When we say that 8 divides a mathematical expression, it means that the expression can be evenly divided by 8 without any remainder. In other words, the expression is a multiple of 8.
To prove that 8 divides this expression for all n>0, we can use mathematical induction. First, we can show that the expression is divisible by 8 when n=1. Then, we can assume that the expression is divisible by 8 for some arbitrary value of n=k. Using this assumption, we can show that the expression is also divisible by 8 when n=k+1. This completes the proof by induction, showing that the expression is divisible by 8 for all n>0.

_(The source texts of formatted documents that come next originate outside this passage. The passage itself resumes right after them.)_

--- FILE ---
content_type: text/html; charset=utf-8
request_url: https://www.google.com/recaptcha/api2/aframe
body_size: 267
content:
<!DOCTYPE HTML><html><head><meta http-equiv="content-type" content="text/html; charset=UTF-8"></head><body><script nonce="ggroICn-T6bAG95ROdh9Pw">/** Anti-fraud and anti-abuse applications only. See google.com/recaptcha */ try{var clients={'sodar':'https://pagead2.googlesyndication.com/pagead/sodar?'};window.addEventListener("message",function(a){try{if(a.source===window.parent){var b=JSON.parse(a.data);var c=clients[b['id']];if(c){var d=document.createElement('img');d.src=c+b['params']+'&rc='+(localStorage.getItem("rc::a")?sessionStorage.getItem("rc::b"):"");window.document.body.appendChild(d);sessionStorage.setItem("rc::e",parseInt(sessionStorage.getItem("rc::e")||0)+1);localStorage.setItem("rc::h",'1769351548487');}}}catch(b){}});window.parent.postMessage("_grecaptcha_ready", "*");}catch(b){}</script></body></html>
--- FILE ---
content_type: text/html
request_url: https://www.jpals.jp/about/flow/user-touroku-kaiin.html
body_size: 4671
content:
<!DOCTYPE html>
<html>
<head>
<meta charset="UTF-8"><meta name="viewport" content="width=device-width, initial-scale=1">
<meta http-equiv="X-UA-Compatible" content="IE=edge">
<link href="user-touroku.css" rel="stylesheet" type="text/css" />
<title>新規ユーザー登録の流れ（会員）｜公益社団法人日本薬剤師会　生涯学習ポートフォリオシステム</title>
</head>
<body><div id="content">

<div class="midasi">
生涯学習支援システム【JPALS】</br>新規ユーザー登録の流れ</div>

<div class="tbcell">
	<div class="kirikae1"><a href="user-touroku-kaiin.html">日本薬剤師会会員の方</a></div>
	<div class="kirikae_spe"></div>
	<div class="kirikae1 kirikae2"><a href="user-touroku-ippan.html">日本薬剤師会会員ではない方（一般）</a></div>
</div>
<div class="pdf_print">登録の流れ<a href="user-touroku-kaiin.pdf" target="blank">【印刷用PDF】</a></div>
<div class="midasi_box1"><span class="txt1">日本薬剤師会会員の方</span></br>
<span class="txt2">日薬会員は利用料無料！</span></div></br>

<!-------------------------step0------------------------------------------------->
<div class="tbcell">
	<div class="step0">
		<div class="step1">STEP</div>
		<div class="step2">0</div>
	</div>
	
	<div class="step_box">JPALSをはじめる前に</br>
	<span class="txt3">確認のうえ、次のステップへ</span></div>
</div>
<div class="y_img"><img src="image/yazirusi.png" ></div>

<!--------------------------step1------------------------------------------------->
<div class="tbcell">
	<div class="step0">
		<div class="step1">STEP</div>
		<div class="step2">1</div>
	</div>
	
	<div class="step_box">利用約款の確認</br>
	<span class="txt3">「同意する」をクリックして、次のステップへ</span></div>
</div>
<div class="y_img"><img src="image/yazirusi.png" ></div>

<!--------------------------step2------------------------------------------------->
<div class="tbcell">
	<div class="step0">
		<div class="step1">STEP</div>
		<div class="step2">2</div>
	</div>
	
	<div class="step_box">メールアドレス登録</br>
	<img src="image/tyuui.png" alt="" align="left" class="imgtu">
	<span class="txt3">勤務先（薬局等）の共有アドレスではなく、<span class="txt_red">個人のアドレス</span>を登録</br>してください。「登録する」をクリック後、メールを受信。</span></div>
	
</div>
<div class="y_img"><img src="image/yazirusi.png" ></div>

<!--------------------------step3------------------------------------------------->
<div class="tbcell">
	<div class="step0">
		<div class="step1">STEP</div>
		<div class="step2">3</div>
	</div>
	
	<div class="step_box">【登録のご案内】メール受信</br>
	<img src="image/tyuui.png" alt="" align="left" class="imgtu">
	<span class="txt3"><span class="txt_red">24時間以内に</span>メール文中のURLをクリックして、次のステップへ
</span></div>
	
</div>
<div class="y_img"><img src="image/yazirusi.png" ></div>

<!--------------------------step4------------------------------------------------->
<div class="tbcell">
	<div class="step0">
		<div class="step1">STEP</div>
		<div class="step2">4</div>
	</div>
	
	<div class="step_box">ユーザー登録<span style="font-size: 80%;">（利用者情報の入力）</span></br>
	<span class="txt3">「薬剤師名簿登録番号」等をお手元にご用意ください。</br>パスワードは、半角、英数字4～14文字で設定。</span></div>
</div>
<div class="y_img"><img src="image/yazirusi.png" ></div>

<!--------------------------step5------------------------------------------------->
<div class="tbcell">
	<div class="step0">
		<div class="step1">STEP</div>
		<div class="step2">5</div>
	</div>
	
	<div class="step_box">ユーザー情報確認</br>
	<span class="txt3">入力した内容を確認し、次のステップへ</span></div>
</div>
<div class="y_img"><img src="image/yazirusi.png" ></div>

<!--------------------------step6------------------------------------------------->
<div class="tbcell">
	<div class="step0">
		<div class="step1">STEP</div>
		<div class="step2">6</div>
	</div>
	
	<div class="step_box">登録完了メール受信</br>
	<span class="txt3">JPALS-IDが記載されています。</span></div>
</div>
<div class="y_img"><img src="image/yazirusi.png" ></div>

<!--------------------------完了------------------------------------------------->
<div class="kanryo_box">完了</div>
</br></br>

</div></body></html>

Yes, there are other methods that can be used to prove this statement. For example, we could use the division algorithm to show that the remainder when dividing the expression by 8 is always 0. We could also use modular arithmetic to show that the expression is congruent to 0 mod 8 for all values of n>0.
Proving that 8 divides this expression for all n>0 is important because it helps us to better understand the properties of numbers and their relationships. It also allows us to make more accurate calculations and predictions in various mathematical and scientific fields.
Yes, there are many real-world applications of this proof. For example, in computer science and coding, this proof can be used to optimize algorithms and improve efficiency in calculations involving large numbers. It can also be applied in physics and engineering to accurately model and predict systems that involve exponential growth or decay.